Yes, I guess I mean that log. And the activity window. Both will help you. Only other thing I can suggest you look at is your settings for OCR in Preferences. Maybe DEVONthink believes these files are not yet OCR-ed, even though they seem to be (did you check that by doing a search?).

Others, as the earth turns and they wake up, will probably chip in with ideas and suggestions in due course.

Meantime, as you have hopefully cracked open the Help and/or Manual, have a read. Maybe something in there will give you a clue. It’s an oustanding Manual.

Per · December 27, 2020, 11:42am

Both log and activity windows are empty, so whatever DEVONthink is doing to make the pdf-files 7-8 times bigger it doesn’t show up there. I have turned off the “convert incoming scans” just to be sure, even if I am not importing the files per se. Thanks for helping out! I will have a close read through the manual, but I do hope the collective intelligence of this excellent user forum can help me out.

Amontillado · December 27, 2020, 1:42pm

When I add PDF files by dragging them into DT, they don’t change size. If I drag a PDF out to a different folder on my disk, “diff” shows the trip through DT didn’t change it.

However, when I OCR’d a 1.5 MB PDF, it grew to 16.3 MB, a factor of ~11. The original file was about 140 pages of almost nothing but text. Maybe the OCR process rewrites images at maximum quality.

It might help to check a setting in DT’s preferences. On the top Apple menu bar when Devonthink is active, go to Devonthink 3->Preferences.

From the preferences window, go into the OCR tab (you may have to click the >> button on the top row to see OCR).

Is “Convert incoming scans” set to “to searchable PDF”?

If so, change it to “No action.”

There is an option there to compress PDF’s, but I’m not sure exactly what that does or how to do that in DT outside of an import. There is an explanation in the manual, but on a brief read I wasn’t sure if images were changed in any way.

pete31 · December 27, 2020, 1:48pm

Does it also happen if you open and save a copy of such a PDF in Preview.app?

Per · December 27, 2020, 3:22pm

Hi @pete31 !
I can open, highlight a sentence, and close the pdf in Preview or Adobe Acrobat without the file size increasing (more than a few bytes anyway). It only happens within DEVONthink itself.

pete31 · December 27, 2020, 3:33pm

I‘m afraid in this case you‘ll have to wait til the DEVONtech developers are back as it‘s probably something they have to look at, see this thread

BLUEFROG · December 27, 2020, 3:49pm

Welcome @Per

Note: Acrobat can use very aggressive compression in making PDFs so it’s not a reliable comparison. Not all OCR applications produce PDFs as small as it can.

DEVONthink uses Apple’s PDFKit which uses different compression when saving a file.

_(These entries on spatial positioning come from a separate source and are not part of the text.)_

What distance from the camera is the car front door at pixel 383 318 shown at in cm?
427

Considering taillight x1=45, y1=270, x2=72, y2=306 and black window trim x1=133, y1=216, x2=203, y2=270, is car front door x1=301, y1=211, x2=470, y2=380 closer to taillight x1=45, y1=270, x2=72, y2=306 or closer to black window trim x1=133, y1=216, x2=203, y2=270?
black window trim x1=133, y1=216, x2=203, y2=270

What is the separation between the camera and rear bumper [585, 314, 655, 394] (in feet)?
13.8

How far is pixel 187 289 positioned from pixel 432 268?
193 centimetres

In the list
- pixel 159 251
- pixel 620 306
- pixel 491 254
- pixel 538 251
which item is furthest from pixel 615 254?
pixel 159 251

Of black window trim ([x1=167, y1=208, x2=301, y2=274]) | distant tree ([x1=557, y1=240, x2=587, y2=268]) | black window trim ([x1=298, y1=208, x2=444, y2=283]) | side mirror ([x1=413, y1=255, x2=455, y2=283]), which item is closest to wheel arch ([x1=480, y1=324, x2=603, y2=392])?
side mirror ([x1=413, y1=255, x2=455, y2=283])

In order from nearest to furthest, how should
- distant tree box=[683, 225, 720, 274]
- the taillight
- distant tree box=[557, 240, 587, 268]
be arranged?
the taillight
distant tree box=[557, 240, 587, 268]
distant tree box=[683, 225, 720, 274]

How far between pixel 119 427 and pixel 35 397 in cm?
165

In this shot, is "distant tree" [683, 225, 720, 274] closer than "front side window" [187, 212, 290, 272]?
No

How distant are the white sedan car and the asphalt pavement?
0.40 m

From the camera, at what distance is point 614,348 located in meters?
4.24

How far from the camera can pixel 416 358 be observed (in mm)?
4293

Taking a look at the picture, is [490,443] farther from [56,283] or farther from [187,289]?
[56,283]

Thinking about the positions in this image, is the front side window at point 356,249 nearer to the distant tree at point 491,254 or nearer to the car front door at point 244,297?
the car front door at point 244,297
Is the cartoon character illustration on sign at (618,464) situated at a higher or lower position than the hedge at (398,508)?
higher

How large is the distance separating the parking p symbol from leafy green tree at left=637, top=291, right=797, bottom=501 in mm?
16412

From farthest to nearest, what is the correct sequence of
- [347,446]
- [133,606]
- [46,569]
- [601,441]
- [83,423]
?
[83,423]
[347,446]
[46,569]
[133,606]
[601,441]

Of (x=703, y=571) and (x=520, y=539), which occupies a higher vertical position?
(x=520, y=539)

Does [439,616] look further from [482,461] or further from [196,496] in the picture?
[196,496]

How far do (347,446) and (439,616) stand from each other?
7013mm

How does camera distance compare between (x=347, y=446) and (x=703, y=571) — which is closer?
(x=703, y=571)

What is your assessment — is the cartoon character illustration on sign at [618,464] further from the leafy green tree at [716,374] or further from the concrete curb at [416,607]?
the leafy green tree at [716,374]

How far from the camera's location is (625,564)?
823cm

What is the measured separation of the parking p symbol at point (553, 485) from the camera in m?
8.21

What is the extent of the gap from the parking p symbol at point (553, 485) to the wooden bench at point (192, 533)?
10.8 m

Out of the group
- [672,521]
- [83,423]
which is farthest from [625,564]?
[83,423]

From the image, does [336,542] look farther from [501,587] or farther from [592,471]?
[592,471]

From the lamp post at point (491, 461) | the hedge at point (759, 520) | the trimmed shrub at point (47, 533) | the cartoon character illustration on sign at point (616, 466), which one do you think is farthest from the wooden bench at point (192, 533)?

The file must be decompressed while it’s in use and will save with PDFKit after changes are made.

Also, Preview does use PDFKit, but there are things it can do that aren’t available to third-party developers.

Per · December 27, 2020, 4:35pm

Hi @BLUEFROG !
I have more than 7GB of pdfs even when compressed, so I worry what that would mean if there is nothing to do to stop DEVONthink multiplying the size of each file by 7 or 8. The AI is very useful for me (particularly “see also”) and it seems to work on the compressed files, but it really cripples how I can use DEVONthink if there is no way to solve this issue. What do you think? Is there any solution you think?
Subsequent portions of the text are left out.